**Exercise details**
Put the listing below into a JSON list of strings, one string per line, with blank lines and the pictures left out.

**Entries provided**
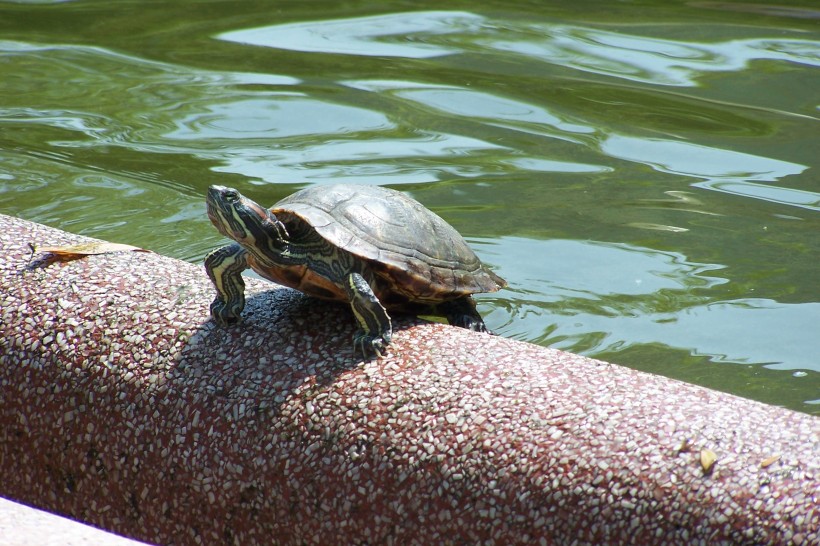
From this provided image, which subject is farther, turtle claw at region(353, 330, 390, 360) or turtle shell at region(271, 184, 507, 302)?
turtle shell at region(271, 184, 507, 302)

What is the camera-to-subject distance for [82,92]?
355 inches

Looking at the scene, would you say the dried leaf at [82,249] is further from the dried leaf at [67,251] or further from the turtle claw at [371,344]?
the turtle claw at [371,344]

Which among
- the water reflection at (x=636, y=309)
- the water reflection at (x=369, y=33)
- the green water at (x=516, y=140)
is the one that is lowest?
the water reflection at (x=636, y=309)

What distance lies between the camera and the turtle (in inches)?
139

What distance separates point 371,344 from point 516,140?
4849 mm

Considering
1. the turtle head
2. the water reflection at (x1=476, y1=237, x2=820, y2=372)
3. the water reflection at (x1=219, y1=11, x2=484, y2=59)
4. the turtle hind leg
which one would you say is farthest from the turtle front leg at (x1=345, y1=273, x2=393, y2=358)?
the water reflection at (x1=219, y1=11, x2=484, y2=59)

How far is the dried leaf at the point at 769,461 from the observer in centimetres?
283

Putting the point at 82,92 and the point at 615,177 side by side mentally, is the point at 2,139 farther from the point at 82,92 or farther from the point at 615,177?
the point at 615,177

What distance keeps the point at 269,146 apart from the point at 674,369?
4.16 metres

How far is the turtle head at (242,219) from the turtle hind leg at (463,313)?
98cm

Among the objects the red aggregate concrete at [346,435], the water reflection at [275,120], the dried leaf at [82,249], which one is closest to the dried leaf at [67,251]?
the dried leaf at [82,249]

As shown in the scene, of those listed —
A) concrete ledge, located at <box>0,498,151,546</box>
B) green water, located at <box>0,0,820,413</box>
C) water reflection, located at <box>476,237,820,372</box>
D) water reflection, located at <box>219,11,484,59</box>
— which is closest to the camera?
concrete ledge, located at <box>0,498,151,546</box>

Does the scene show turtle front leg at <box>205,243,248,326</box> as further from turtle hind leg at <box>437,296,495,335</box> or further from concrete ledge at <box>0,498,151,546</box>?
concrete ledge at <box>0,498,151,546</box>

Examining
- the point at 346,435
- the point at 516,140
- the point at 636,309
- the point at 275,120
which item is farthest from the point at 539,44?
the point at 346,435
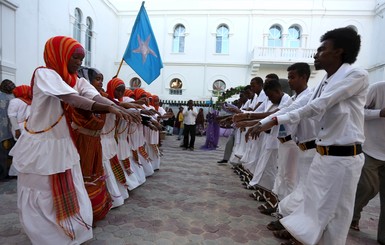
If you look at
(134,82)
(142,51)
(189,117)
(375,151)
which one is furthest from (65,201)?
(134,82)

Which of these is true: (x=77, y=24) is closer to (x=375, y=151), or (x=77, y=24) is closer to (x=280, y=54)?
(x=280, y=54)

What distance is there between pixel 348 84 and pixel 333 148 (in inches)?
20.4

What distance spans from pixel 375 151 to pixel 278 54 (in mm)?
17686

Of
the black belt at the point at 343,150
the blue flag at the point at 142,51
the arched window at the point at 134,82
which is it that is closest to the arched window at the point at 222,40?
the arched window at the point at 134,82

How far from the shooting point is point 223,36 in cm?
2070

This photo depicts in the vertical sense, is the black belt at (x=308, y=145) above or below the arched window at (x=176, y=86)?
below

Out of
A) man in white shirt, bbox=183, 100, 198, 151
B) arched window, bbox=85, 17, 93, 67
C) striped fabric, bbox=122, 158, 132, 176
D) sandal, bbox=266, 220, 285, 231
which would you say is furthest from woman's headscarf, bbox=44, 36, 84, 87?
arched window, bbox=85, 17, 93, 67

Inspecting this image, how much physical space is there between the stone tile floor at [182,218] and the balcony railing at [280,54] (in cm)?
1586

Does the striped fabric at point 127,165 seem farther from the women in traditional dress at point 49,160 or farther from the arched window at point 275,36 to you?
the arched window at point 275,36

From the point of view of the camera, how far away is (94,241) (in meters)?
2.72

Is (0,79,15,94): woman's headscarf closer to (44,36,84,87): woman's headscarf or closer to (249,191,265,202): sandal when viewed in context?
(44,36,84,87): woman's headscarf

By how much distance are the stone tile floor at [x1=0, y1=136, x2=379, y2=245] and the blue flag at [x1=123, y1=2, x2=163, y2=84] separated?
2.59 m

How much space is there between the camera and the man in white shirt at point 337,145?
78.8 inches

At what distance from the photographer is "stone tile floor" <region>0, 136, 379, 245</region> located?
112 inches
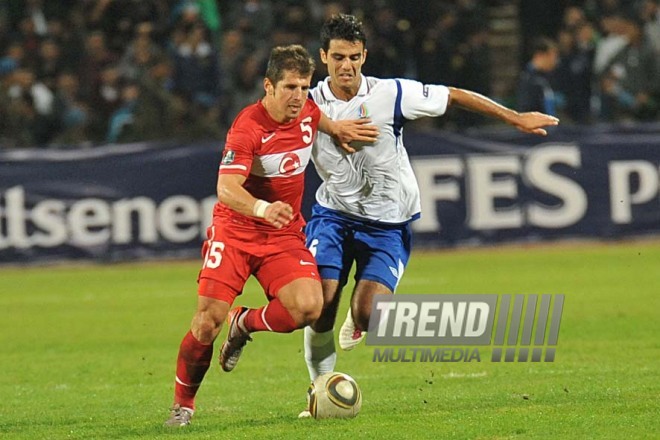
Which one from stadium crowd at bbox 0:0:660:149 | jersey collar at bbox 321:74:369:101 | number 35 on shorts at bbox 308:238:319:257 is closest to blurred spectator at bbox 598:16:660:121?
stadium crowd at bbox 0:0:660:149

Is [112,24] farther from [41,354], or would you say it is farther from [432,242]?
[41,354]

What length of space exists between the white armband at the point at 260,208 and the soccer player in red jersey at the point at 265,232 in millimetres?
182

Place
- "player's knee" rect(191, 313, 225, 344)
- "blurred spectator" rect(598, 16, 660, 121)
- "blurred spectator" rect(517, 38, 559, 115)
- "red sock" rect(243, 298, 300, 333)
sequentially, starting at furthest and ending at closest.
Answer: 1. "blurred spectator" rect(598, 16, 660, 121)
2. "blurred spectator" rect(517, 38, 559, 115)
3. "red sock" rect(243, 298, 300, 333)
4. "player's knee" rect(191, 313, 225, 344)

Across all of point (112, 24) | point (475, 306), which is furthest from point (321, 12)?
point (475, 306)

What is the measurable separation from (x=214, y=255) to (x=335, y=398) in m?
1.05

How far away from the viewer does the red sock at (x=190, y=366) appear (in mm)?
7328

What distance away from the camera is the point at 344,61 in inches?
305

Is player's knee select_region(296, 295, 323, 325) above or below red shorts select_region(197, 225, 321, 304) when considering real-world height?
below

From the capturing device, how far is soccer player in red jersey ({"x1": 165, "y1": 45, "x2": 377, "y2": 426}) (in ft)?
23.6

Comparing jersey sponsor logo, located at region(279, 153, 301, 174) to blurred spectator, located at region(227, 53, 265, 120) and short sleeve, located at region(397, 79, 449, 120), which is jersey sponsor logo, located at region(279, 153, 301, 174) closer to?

**Problem solution**
[
  "From this provided image, which subject is farther, turtle claw at region(353, 330, 390, 360) or turtle shell at region(271, 184, 507, 302)?",
  "turtle shell at region(271, 184, 507, 302)",
  "What is the camera-to-subject distance for [82,92]?",
  "355 inches",
  "Looking at the scene, would you say the dried leaf at [82,249] is further from the dried leaf at [67,251] or further from the turtle claw at [371,344]?",
  "the turtle claw at [371,344]",
  "Which among",
  "- the water reflection at (x=636, y=309)",
  "- the water reflection at (x=369, y=33)",
  "- the green water at (x=516, y=140)",
  "is the one that is lowest?",
  "the water reflection at (x=636, y=309)",
  "What distance lies between the camera and the turtle (in inches)?",
  "139",
  "What distance separates point 371,344 from point 516,140?",
  "4849 mm",
  "Considering",
  "1. the turtle head",
  "2. the water reflection at (x1=476, y1=237, x2=820, y2=372)",
  "3. the water reflection at (x1=219, y1=11, x2=484, y2=59)",
  "4. the turtle hind leg",
  "which one would you say is farthest from the turtle front leg at (x1=345, y1=273, x2=393, y2=358)?",
  "the water reflection at (x1=219, y1=11, x2=484, y2=59)",
  "How far is the dried leaf at the point at 769,461 from the observer in centimetres?",
  "283",
  "Putting the point at 82,92 and the point at 615,177 side by side mentally, is the point at 2,139 farther from the point at 82,92 or farther from the point at 615,177?",
  "the point at 615,177",
  "What distance keeps the point at 269,146 apart from the point at 674,369?",
  "4.16 metres",
  "How far is the turtle head at (242,219) from the turtle hind leg at (463,313)?",
  "98cm",
  "Among the objects the red aggregate concrete at [346,435], the water reflection at [275,120], the dried leaf at [82,249], which one is closest to the dried leaf at [67,251]?",
  "the dried leaf at [82,249]",
  "As shown in the scene, of those listed —",
  "A) concrete ledge, located at <box>0,498,151,546</box>",
  "B) green water, located at <box>0,0,820,413</box>",
  "C) water reflection, located at <box>476,237,820,372</box>",
  "D) water reflection, located at <box>219,11,484,59</box>",
  "— which is closest to the camera?",
  "concrete ledge, located at <box>0,498,151,546</box>",
  "Does the scene show turtle front leg at <box>205,243,248,326</box> as further from turtle hind leg at <box>437,296,495,335</box> or further from concrete ledge at <box>0,498,151,546</box>?",
  "concrete ledge at <box>0,498,151,546</box>",
  "Examining",
  "- the point at 346,435",
  "- the point at 516,140",
  "- the point at 636,309",
  "- the point at 275,120",
  "which item is farthest from the point at 539,44?",
  "the point at 346,435",
  "If you look at",
  "(134,82)",
  "(142,51)",
  "(189,117)",
  "(375,151)",
  "which one is furthest from (65,201)?",
  "(134,82)",
  "Which of these is true: (x=77, y=24) is closer to (x=375, y=151), or (x=77, y=24) is closer to (x=280, y=54)?",
  "(x=280, y=54)",
  "What distance is there between pixel 348 84 and pixel 333 148 (in inches)?",
  "20.4",
  "What distance spans from pixel 375 151 to pixel 278 54 (in mm)?",
  "17686",
  "Of",
  "the black belt at the point at 343,150",
  "the blue flag at the point at 142,51",
  "the arched window at the point at 134,82",
  "which is it that is closest to the arched window at the point at 222,40?",
  "the arched window at the point at 134,82",
  "How far from the shooting point is point 223,36 in cm?",
  "2070",
  "This photo depicts in the vertical sense, is the black belt at (x=308, y=145) above or below the arched window at (x=176, y=86)?",
  "below",
  "Out of",
  "A) man in white shirt, bbox=183, 100, 198, 151",
  "B) arched window, bbox=85, 17, 93, 67",
  "C) striped fabric, bbox=122, 158, 132, 176",
  "D) sandal, bbox=266, 220, 285, 231",
  "which would you say is furthest from woman's headscarf, bbox=44, 36, 84, 87?",
  "arched window, bbox=85, 17, 93, 67",
  "Inspecting this image, how much physical space is there between the stone tile floor at [182,218] and the balcony railing at [280,54] (in cm)?",
  "1586",
  "Does the striped fabric at point 127,165 seem farther from the women in traditional dress at point 49,160 or farther from the arched window at point 275,36 to you?",
  "the arched window at point 275,36",
  "From the point of view of the camera, how far away is (94,241) (in meters)?",
  "2.72",
  "Is (0,79,15,94): woman's headscarf closer to (44,36,84,87): woman's headscarf or closer to (249,191,265,202): sandal when viewed in context?",
  "(44,36,84,87): woman's headscarf",
  "By how much distance are the stone tile floor at [x1=0, y1=136, x2=379, y2=245] and the blue flag at [x1=123, y1=2, x2=163, y2=84] separated?",
  "2.59 m",
  "How much space is there between the camera and the man in white shirt at point 337,145?",
  "78.8 inches",
  "At what distance from the photographer is \"stone tile floor\" <region>0, 136, 379, 245</region> located?",
  "112 inches",
  "Which one from stadium crowd at bbox 0:0:660:149 | jersey collar at bbox 321:74:369:101 | number 35 on shorts at bbox 308:238:319:257 is closest to blurred spectator at bbox 598:16:660:121?",
  "stadium crowd at bbox 0:0:660:149",
  "Is [112,24] farther from [41,354], or would you say it is farther from [432,242]?",
  "[41,354]",
  "What length of space exists between the white armband at the point at 260,208 and the soccer player in red jersey at the point at 265,232 in millimetres?",
  "182",
  "Place",
  "- \"player's knee\" rect(191, 313, 225, 344)",
  "- \"blurred spectator\" rect(598, 16, 660, 121)",
  "- \"blurred spectator\" rect(517, 38, 559, 115)",
  "- \"red sock\" rect(243, 298, 300, 333)",
  "sequentially, starting at furthest and ending at closest.",
  "Answer: 1. \"blurred spectator\" rect(598, 16, 660, 121)",
  "2. \"blurred spectator\" rect(517, 38, 559, 115)",
  "3. \"red sock\" rect(243, 298, 300, 333)",
  "4. \"player's knee\" rect(191, 313, 225, 344)",
  "Across all of point (112, 24) | point (475, 306), which is furthest from point (321, 12)?",
  "point (475, 306)",
  "What is the measurable separation from (x=214, y=255) to (x=335, y=398) in m?",
  "1.05",
  "How far away from the viewer does the red sock at (x=190, y=366) appear (in mm)?",
  "7328",
  "What distance away from the camera is the point at 344,61 in inches?",
  "305",
  "Is player's knee select_region(296, 295, 323, 325) above or below red shorts select_region(197, 225, 321, 304) when considering real-world height?",
  "below",
  "From the capturing device, how far is soccer player in red jersey ({\"x1\": 165, \"y1\": 45, \"x2\": 377, \"y2\": 426}) (in ft)?",
  "23.6",
  "Comparing jersey sponsor logo, located at region(279, 153, 301, 174) to blurred spectator, located at region(227, 53, 265, 120) and short sleeve, located at region(397, 79, 449, 120), which is jersey sponsor logo, located at region(279, 153, 301, 174) closer to?"
]